-- EXERCISE MATERIAL follows --

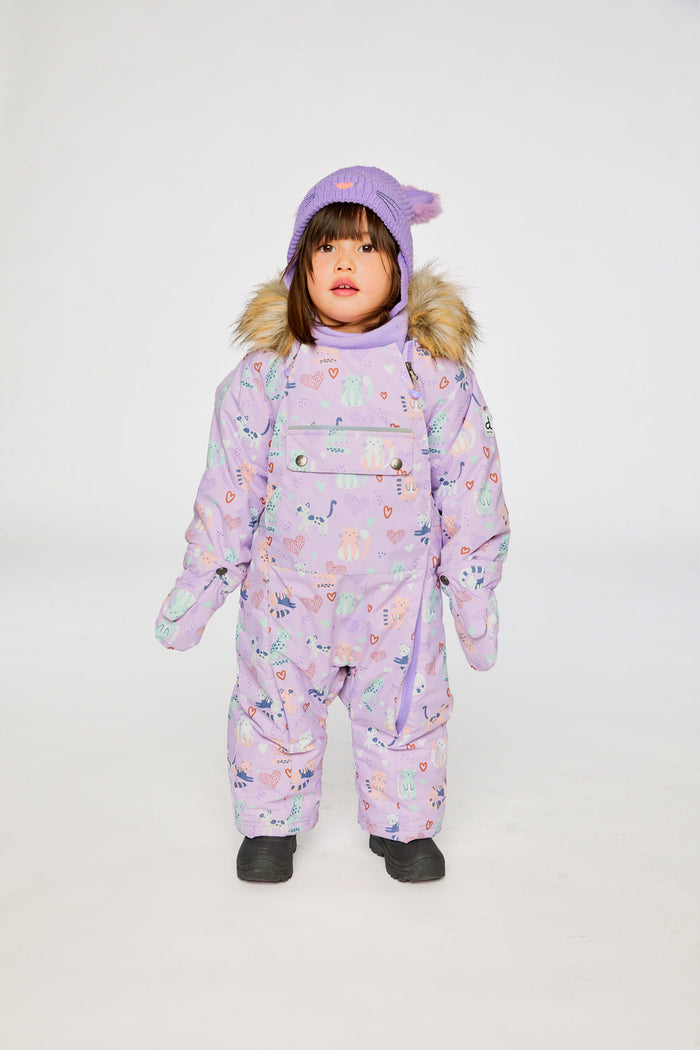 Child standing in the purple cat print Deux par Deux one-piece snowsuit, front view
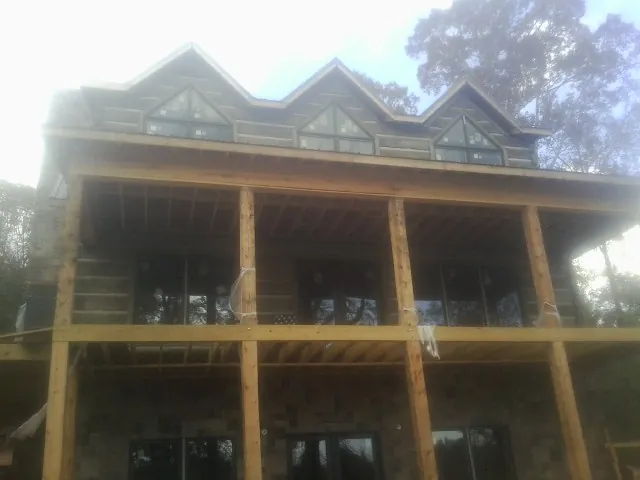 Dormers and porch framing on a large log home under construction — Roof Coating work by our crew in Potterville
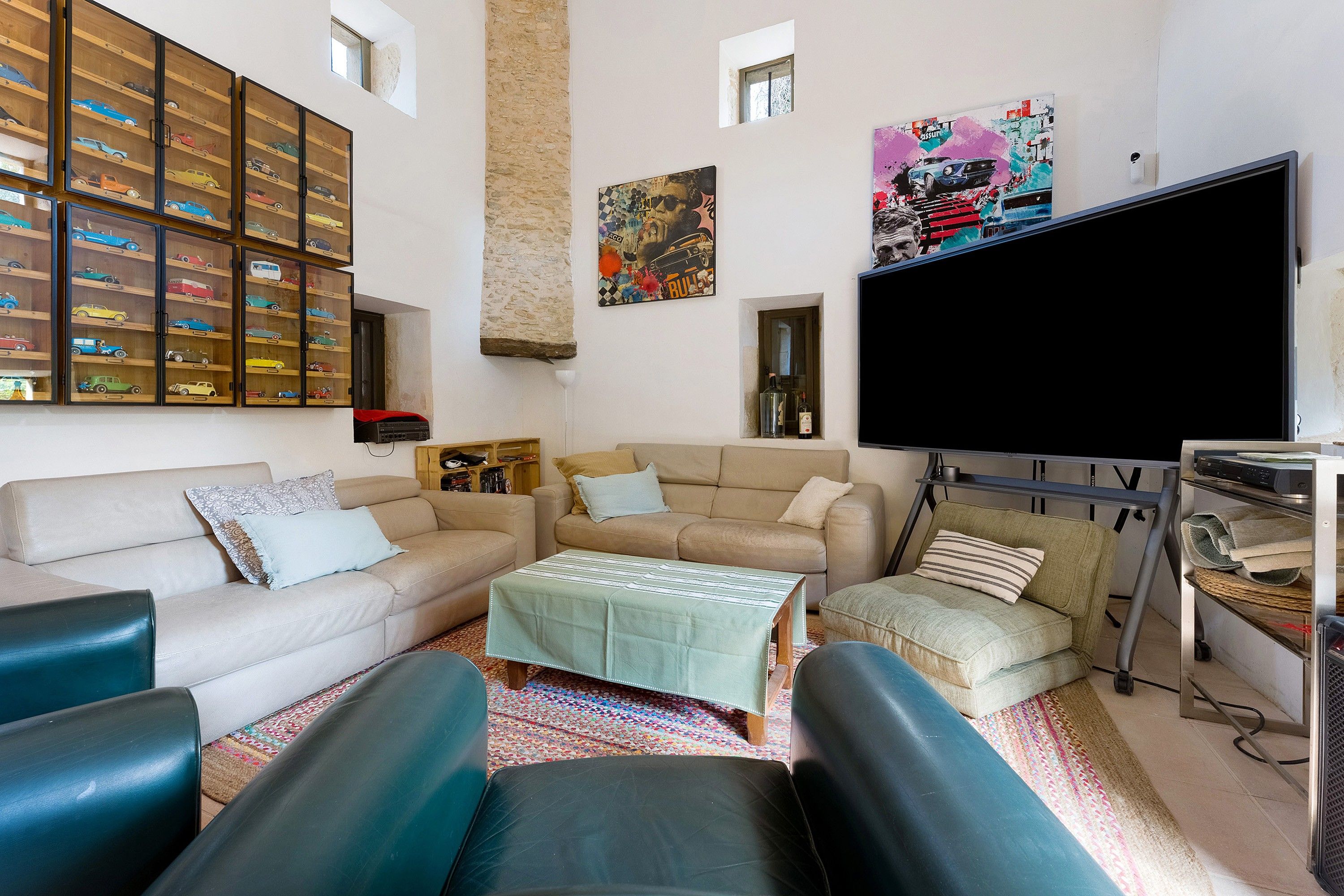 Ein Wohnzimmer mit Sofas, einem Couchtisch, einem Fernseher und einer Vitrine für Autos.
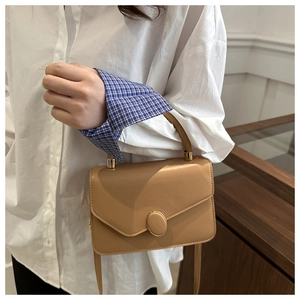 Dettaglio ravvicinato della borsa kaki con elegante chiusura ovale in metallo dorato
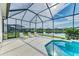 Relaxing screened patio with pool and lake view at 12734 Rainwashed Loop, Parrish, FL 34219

-- EXERCISE MATERIAL concluded --
-- EXERCISE MATERIAL follows --

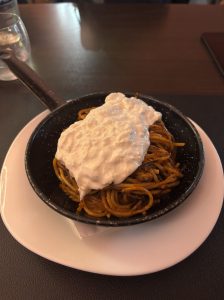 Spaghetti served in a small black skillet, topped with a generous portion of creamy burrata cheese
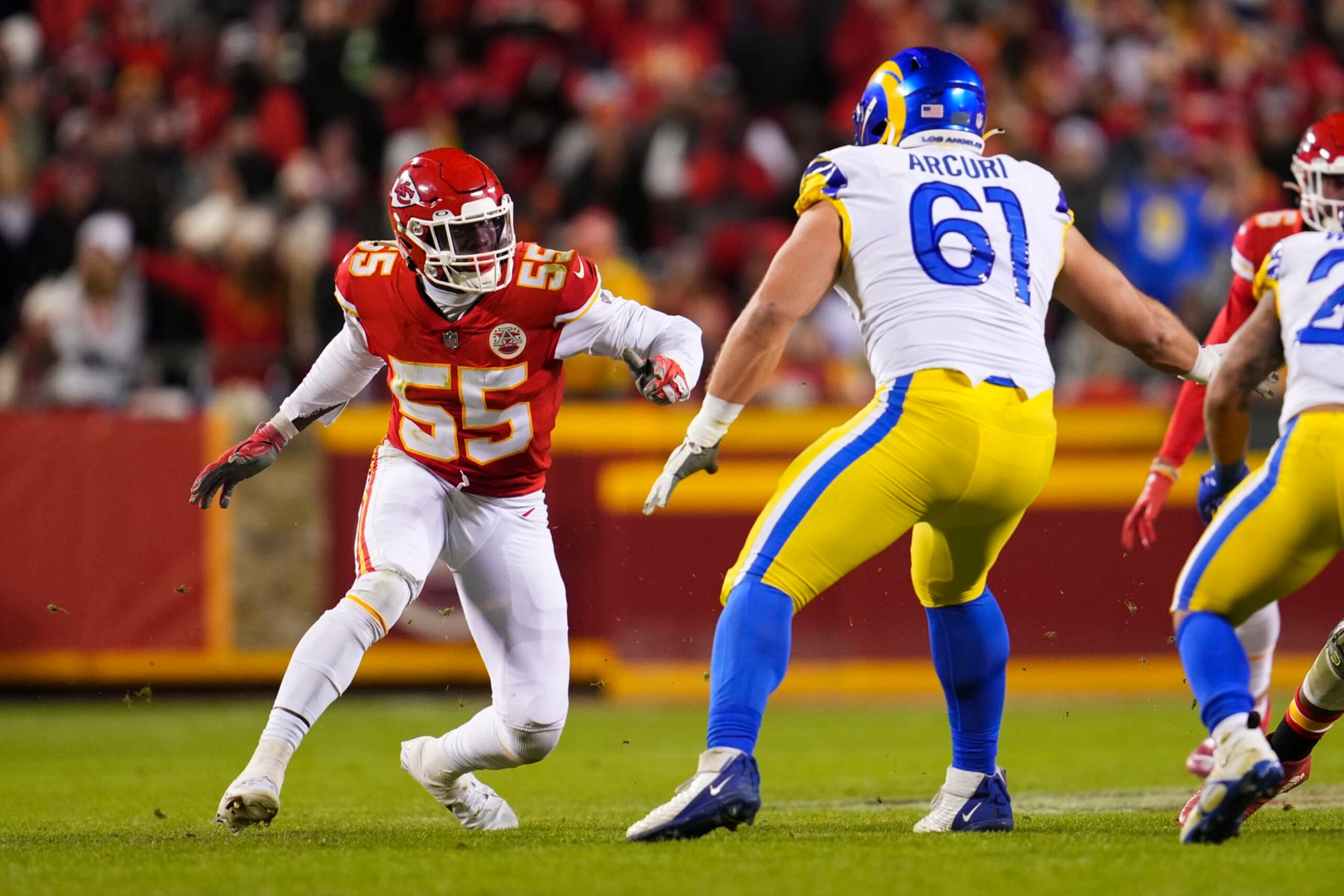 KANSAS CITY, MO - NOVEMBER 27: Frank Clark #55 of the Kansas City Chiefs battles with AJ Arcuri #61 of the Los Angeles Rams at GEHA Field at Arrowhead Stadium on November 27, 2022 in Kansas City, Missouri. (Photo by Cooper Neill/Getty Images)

-- EXERCISE MATERIAL concluded --

▸ WHAT YOU WILL DO:
Reproduce the part of the listing that opens with the line containing "Child standing in" and closes with the line containing "Dormers and porch", including both of those lines. Give only the text of each line, without the pictures.

▸ EXPECTED OUTPUT:
 Child standing in the purple cat print Deux par Deux one-piece snowsuit, front view
 Dormers and porch framing on a large log home under construction — Roof Coating work by our crew in Potterville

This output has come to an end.